You don't need to be meticulous about it and I've never rust-treated any car. Twice a year I hand wash and wax, quick rinse at the car wash for $2 every now and then. BTW, the stone chips won't rust with the wax on it, had good chip on the hood of my 2002 for over 10 years ... still no rust.


----------



## Longtimeago (Aug 8, 2018)

Well in the interest of answering the question of rust other than just my own opinion, I Googled it and these two articles seem the most applicable.









The 21 Most Rust Prone Cars On The Road (5 That Are Impenetrable)


Domestic vehicles, particularly those that were produced during the nineties seem to be the worst offenders when it comes to rust.




www.hotcars.com













14 Cars That Are Notorious Rust Buckets (And 15 That Never Rust)


Here is a list of 15 cars that have a history of poor rust protection, and 15 that have been known to go a long time without rusting.




www.hotcars.com





And although I admit to a personal bias, I do seem to be correct in my assessment that domestic is generally more prone than imports.


----------



## cainvest (May 1, 2013)

Longtimeago said:


> Well in the interest of answering the question of rust other than just my own opinion, I Googled it and these two articles seem the most applicable.
> 
> 
> 
> ...


I'm sure you think hotcars.com provides weight to your domestics will rust in 3 years theory, but no, it doesn't.

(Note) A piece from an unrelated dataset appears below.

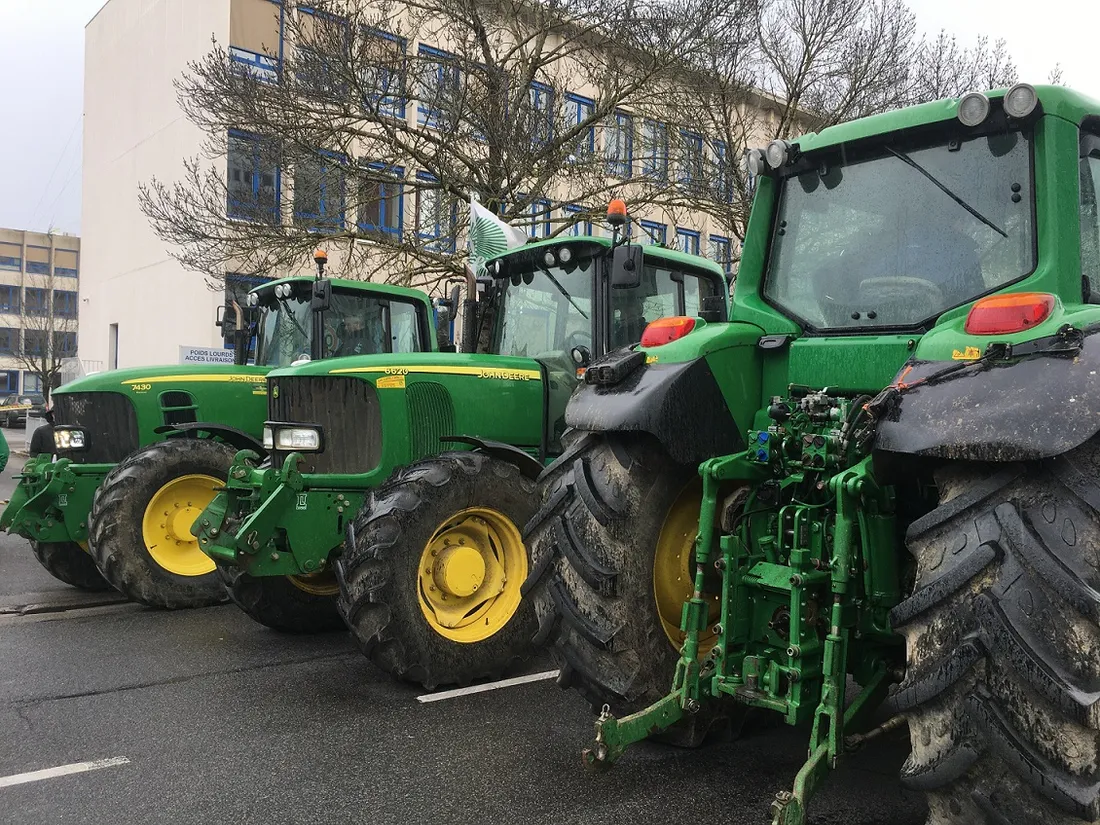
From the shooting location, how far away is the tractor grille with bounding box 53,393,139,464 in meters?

Also note that nowadays many vehicles use plastic, aluminum and/or composite materials for a significant portion of the body panels which of course, don't rust.


----------



## m3s (Apr 3, 2010)

1 winter in Canada will make the underbody of any vehicle look decades older than any old vehicle that isn't driven in such harsh environment. Regardless of origin

I will never buy a new vehicle i intend to drive in a single Canadian winter. At least clear bra the entire front quarter or ceramic coat if you do


----------



## Prairie Guy (Oct 30, 2018)

m3s said:


> 1 winter in Canada will make the underbody of any vehicle look decades older than any old vehicle that isn't driven in such harsh environment. Regardless of origin
> 
> I will never buy a new vehicle i intend to drive in a single Canadian winter. At least clear bra the entire front quarter or ceramic coat if you do


There are millions of vehicles on the road in Canada that are 5 - 15 years old and even older with little or no rust. My GF's daughter has a winter driven 1999 Pontiac Sunfire that has no rust.

Almost all new vehicles come with clear coat over the paint to protect it. A front bra is only necessary if you do a lot of travel on gravel roads.


----------



## m3s (Apr 3, 2010)

From working on vehicles myself, nuts/bolts on winter driven vehicles look decades older than fair weather vehicles

As a hobby detailer, the front end of a new vehicle driven in Canada is indeed far more beat up than a fair weather vehicle. The winter environment sand blasts and chips the front end. At best the clear coat is rough and needs to be polished (diminished) far sooner

I'd rather buy an old non winter driven car than a new one to drive in Canadian winter


----------



## sags (May 15, 2010)

Where rust matters, most people never look.

The frame is the foundation of a vehicle, and a beautiful looking vehicle can be written off because the frame is rusted through.

Small vehicles have small frames and rust through much faster than large vehicle with truck types of frames.

When we used to pick parts.....we could pick an engine up with our hands on some small cars. Pick up the entire exhaust system without problem.

But for big SUVs and trucks.........you need a forklift truck to move the big parts around.

I wonder how many people know that the front bumper on their little car is made of styrofome. It just has a plastic cover over it.

I have seen leaf springs that were made of hard rubber but looked like steel leaf springs.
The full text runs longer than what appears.